[messaging] KCI in X3DH

Ximin Luo infinity0 at pwned.gg
Thu Jan 18 04:15:00 PST 2018


Thanks for the explanation Katriel! That all makes sense to me.

X

Katriel Cohn-Gordon:
> Hi all,
> 
> I'm one of the authors of the Signal and ART papers. We have pushed a
> small update to the paper to help clarify its wording. If you spot any
> other places where we can improve things, please do let us know :)
> I think in general there is a lot of subtlety here because different
> threat models consider compromises of different sets of keys. Define
> X3DH(Alice, Bob) = 1 || 2 || 3 where 1 = DH(Alice's ephemeral, Bob's medium-
> term), 2 = DH(Alice's static, Bob's medium-term), 3 = DH(Alice's
> ephemeral, Bob's static), and 4 = DH(Alice's static, Bob's static).
> 
> 
> *KCI *For the KCI attack described by Kobeissi et al [
> https://doi.org/10.1109/EuroSP.2017.38] you only need to compromise one
> key (Bob's medium term signed prekey). If I know that key, I can
> impersonate anybody to Bob by making up a fake ephemeral key for Alice.
> Then I can compute 1 because I know Alice's ephemeral, 2 because I know
> Bob's medium-term, and 3 because I know Alice's ephemeral. I can't
> compute 4.
> If you think it is impossible to compromise Bob's medium-term key
> without also compromising his identity key, then including the static-
> static does not help you. Otherwise, it does, since it requires the
> adversary to compromise both Bob’s medium-term key and his long-term
> private key.

THE TASKS ▸
1. In the X3DH post, substitute "revision" for "update" and write out the span from "Thanks for the" to "let us know :)".
2. According to the X3DH post, which single key has to be compromised for the KCI attack described by Kobeissi et al?
3. Please extend the X3DH post, picking up after its final sentence.

RECORD EXCERPTS ▸
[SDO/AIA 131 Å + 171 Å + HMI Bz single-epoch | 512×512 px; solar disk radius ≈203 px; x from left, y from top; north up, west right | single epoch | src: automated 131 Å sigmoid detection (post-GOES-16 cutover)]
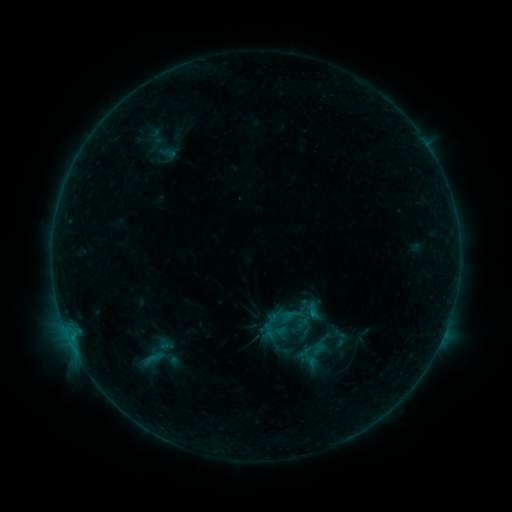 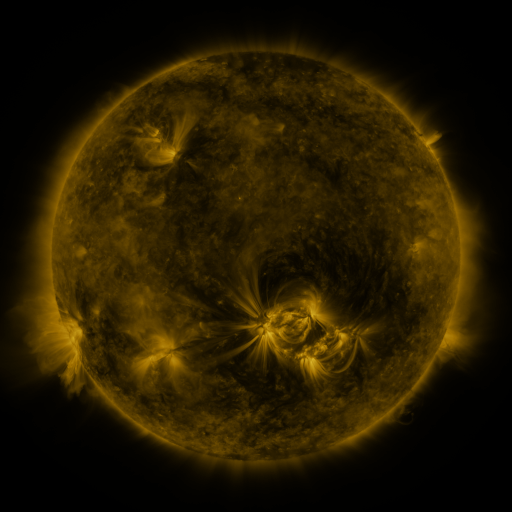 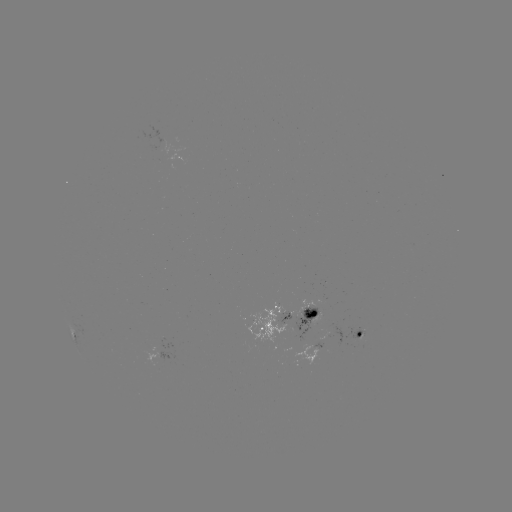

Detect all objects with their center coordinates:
---
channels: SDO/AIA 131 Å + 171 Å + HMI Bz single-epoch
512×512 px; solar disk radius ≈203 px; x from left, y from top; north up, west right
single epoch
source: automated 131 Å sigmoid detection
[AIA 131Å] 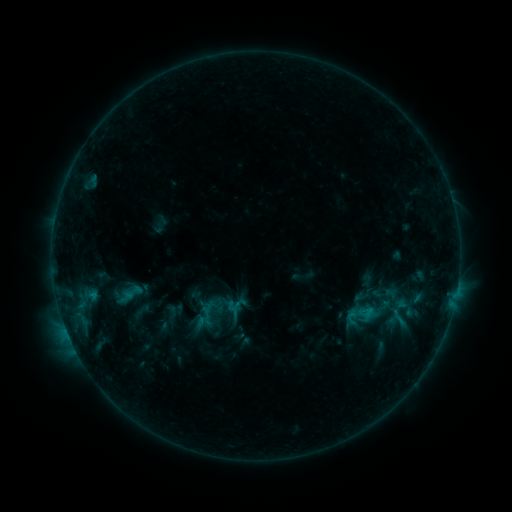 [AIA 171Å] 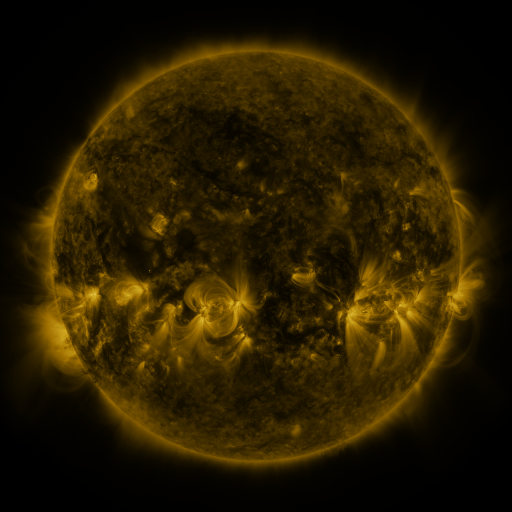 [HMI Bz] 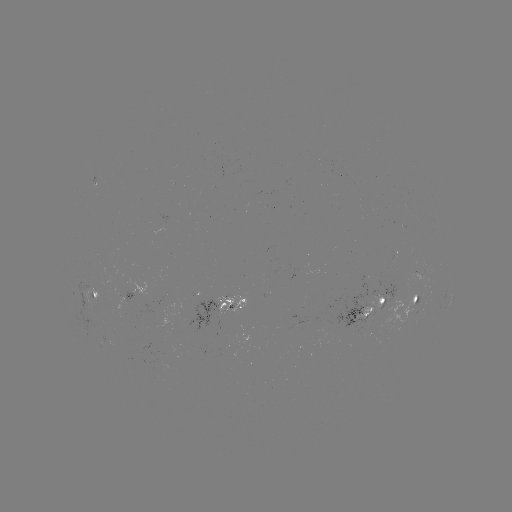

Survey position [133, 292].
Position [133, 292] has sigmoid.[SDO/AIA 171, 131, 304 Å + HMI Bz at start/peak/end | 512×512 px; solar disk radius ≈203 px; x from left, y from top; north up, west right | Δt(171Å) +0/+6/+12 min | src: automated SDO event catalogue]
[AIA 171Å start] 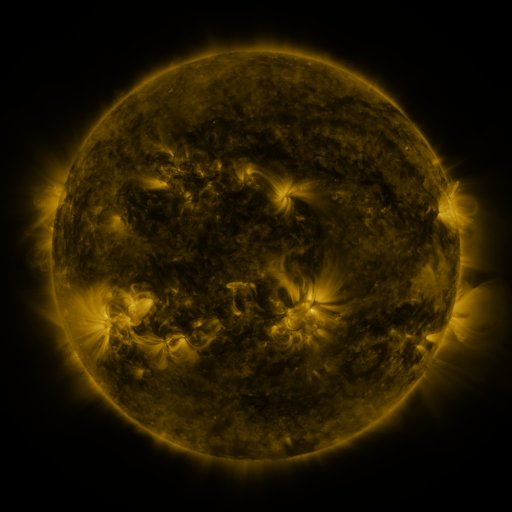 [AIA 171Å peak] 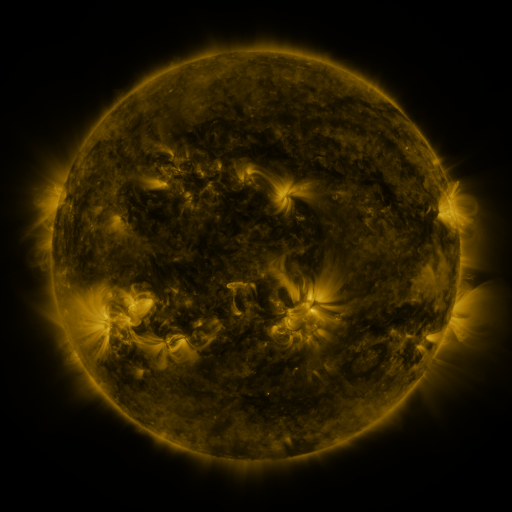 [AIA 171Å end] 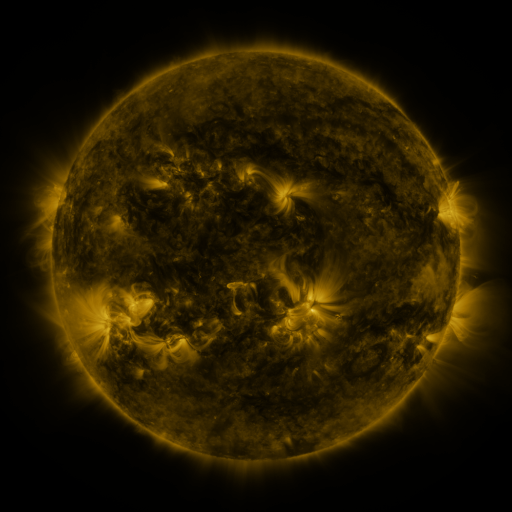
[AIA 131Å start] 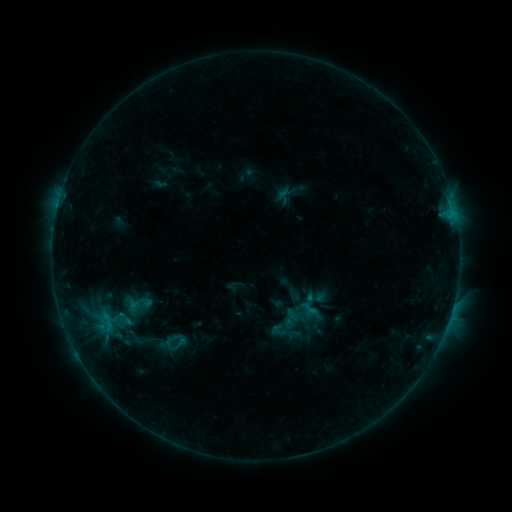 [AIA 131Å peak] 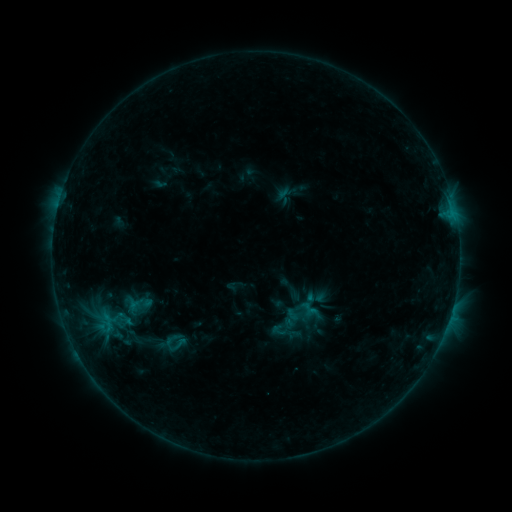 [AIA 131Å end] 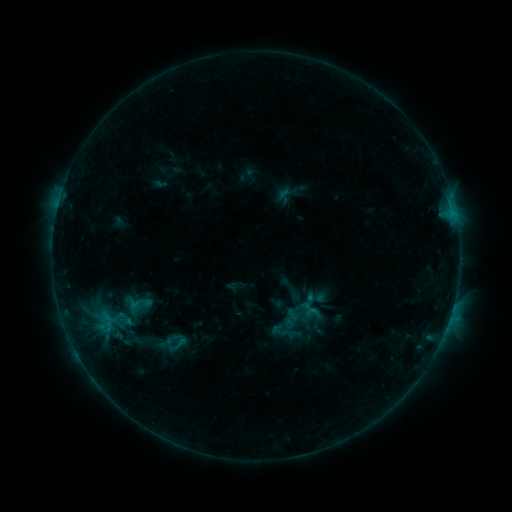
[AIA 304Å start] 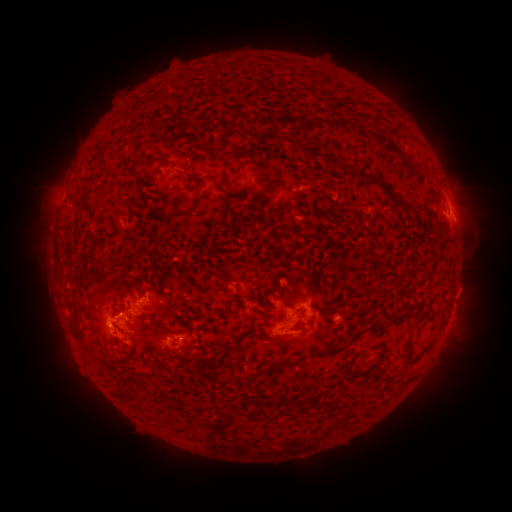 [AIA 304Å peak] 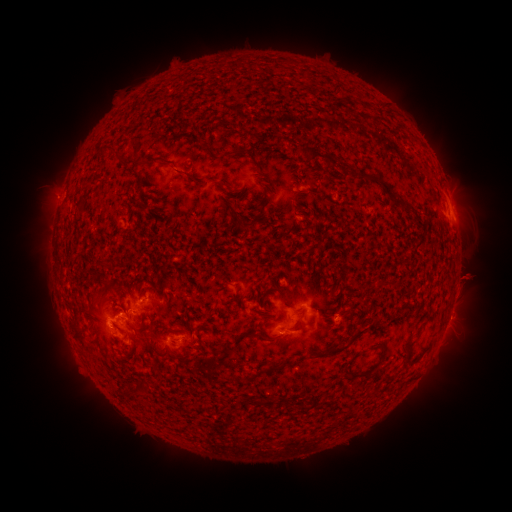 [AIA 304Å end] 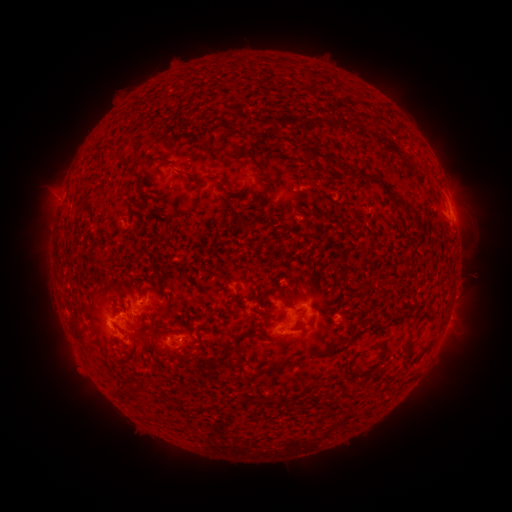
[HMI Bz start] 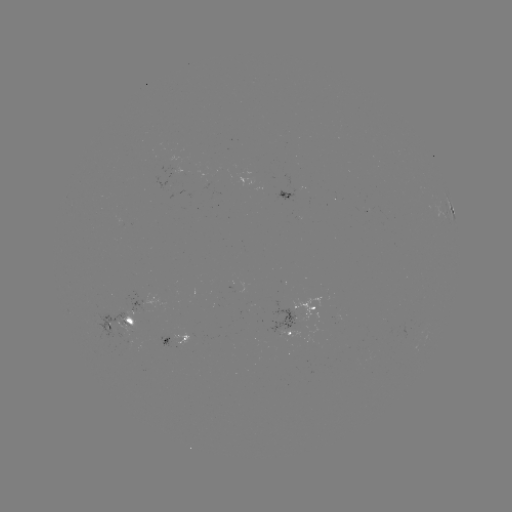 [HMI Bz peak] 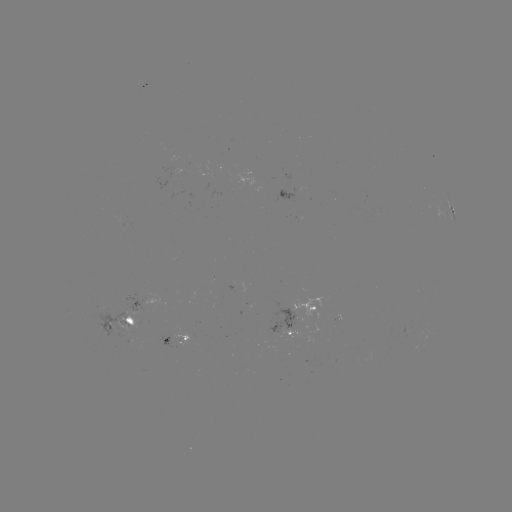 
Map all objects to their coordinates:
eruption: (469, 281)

TASK-BY-TASK RESULTS ▸
1.
Thanks for the explanation Katriel! That all makes sense to me.

X

Katriel Cohn-Gordon:
> Hi all,
> 
> I'm one of the authors of the Signal and ART papers. We have pushed a
> small revision to the paper to help clarify its wording. If you spot any
> other places where we can improve things, please do let us know :)

2. Bob's medium-term signed prekey.

3.
> *Bad RNG* Suppose that I know Alice's ephemeral and Bob's medium-term
> keys. I can compute any session key: I know 1 because I know Alice's
> ephemeral, 2 because I know Bob's medium-term, and 3 because I know
> Alice's ephemeral. I can't compute 4.
> If you think it is impossible to compromise Bob's medium-term key and
> Alice's ephemeral keys without also compromising at least one of their
> long-term keys, then including the static-static does not help you.
> Otherwise, it does, since it requires the adversary to compromise at
> least one static key in order to compute the static-static DH share.
> 
> 
> In both cases, the resistance of the protocol to some attacks is
> increased at the cost of a fourth exponentiation, which can however be
> cached over multiple sessions. (My view is that the cost is worth it for
> the additional benefits and that there are realistic contexts in which
> this sort of compromise can occur. Three examples: storing identity keys
> in an iPhone secure enclave, a Debian-style update which breaks the
> system RNG, or finding the state of an ISO DRBG and predicting future
> values. But reasonable people can disagree here.)
> *UKS* Unknown key share attacks are subtle, and come in multiple
> flavours. We are planning to write a separate document to clarify
> them. That is really an orthogonal argument to what we mean to say in
> the paper, so we've removed their mention from the ART paper for now.
> Stay tuned!
> I hope that helps shed some light here.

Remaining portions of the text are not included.